DOCUMENT EXTRACT:
MY new passport arrived in the post the other day. It is one of the burgundy European Union passports; good timing for my money, although others would disagree.
The Tory MP Andrew Rosindell – a man of whom I had never heard until just now; but then he assuredly has never heard of me either – considers my new passport to be a source of national “humiliation”. The other day, he told the Press Association: “The restoration of our own British passport is a clear statement to the world that Britain is back.”
He said a lot of other bollocks-shaped things, too, but I shall spare you the full moaning monty. One detail was odd, though: he referred to the European Union passport he hated as being “pink”. No, it is burgundy, the colour of good red wine from France.
Fellow Tory twit-person Michael Fabricant was quoted as saying: “You keep your passport until it expires. If you renew after Brexit, I am hoping we’ll have new navy blue passports.”
I don’t really care what colour my passport is so long as it lets me in to other countries without fuss or bother. But fuss and bother is what these Brexit-loving Tories have for breakfast (memo to self: go and check the hob or you’ll be having burnt blogging porridge for breakfast again).

(Stored items)

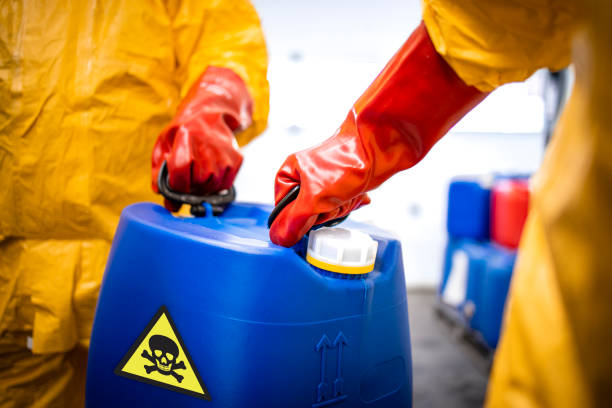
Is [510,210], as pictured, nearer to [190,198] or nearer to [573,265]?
[190,198]

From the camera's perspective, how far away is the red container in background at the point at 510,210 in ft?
5.17

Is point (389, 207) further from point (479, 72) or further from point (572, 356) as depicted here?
point (572, 356)

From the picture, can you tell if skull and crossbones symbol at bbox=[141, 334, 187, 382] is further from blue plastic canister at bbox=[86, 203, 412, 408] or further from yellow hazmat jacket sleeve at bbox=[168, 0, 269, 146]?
yellow hazmat jacket sleeve at bbox=[168, 0, 269, 146]

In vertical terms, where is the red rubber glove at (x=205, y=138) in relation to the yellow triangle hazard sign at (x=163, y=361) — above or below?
above

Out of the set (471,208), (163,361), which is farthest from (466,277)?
(163,361)

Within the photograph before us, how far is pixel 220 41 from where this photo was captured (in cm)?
76

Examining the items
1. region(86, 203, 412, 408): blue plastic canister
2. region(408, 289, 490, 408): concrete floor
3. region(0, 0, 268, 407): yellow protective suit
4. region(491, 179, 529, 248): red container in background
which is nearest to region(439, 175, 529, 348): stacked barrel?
region(491, 179, 529, 248): red container in background

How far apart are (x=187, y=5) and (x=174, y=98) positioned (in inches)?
7.5

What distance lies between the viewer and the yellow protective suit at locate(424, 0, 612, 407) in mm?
165

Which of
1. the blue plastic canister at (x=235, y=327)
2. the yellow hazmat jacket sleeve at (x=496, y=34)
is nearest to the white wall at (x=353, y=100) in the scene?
the blue plastic canister at (x=235, y=327)

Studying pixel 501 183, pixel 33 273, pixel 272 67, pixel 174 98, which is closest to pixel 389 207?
pixel 501 183

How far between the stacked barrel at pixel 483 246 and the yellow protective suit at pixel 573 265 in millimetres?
1483

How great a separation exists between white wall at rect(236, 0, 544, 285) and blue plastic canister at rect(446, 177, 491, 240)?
475 millimetres

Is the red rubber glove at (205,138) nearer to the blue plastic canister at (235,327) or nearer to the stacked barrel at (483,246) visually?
the blue plastic canister at (235,327)
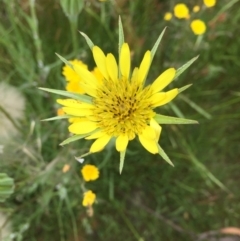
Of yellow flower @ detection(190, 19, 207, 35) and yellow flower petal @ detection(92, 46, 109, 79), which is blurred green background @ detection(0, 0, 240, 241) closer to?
yellow flower @ detection(190, 19, 207, 35)

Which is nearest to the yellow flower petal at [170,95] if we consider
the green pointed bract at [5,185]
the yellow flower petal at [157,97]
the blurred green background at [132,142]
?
the yellow flower petal at [157,97]

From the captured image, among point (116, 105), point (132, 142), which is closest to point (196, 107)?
point (132, 142)

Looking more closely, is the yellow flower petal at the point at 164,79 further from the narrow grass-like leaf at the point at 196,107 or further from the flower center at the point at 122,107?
the narrow grass-like leaf at the point at 196,107

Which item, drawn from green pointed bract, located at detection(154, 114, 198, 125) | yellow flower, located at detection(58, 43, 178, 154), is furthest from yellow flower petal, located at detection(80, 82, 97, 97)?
green pointed bract, located at detection(154, 114, 198, 125)

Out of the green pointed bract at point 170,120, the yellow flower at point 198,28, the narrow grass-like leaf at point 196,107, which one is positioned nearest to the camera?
the green pointed bract at point 170,120

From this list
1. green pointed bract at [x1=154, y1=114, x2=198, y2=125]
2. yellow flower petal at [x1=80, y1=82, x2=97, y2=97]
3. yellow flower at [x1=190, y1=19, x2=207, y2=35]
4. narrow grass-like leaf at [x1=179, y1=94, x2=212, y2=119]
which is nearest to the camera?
green pointed bract at [x1=154, y1=114, x2=198, y2=125]

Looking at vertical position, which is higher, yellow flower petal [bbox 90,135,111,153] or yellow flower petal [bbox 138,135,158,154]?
yellow flower petal [bbox 90,135,111,153]

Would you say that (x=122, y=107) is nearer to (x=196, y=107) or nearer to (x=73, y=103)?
(x=73, y=103)
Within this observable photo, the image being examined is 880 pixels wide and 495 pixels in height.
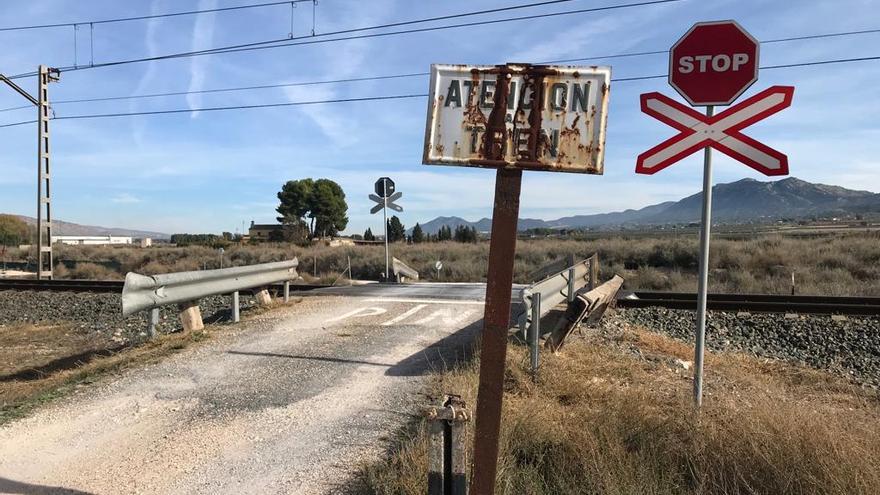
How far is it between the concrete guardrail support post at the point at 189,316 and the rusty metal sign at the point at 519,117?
20.7ft

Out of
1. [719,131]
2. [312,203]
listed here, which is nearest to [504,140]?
[719,131]

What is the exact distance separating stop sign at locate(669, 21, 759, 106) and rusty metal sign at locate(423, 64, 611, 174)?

INSTRUCTIONS:
1. In the post about the new passport, why does the writer find one detail of Andrew Rosindell's remarks odd? Answer in one or two sentences.
2. Summarize the post about the new passport in two sentences.

RESPONSES PER TASK:
1. Rosindell called the European Union passport "pink," but it is actually burgundy, the color of good red wine from France.

2. The writer's new burgundy European Union passport has arrived, while Tory MPs Andrew Rosindell and Michael Fabricant want a return to a British passport, with Rosindell calling the EU one a national "humiliation" and Fabricant hoping for navy blue ones after Brexit. The writer doesn't care about the passport's color as long as it allows entry to other countries without fuss, and mocks these Brexit-loving Tories for thriving on fuss and bother.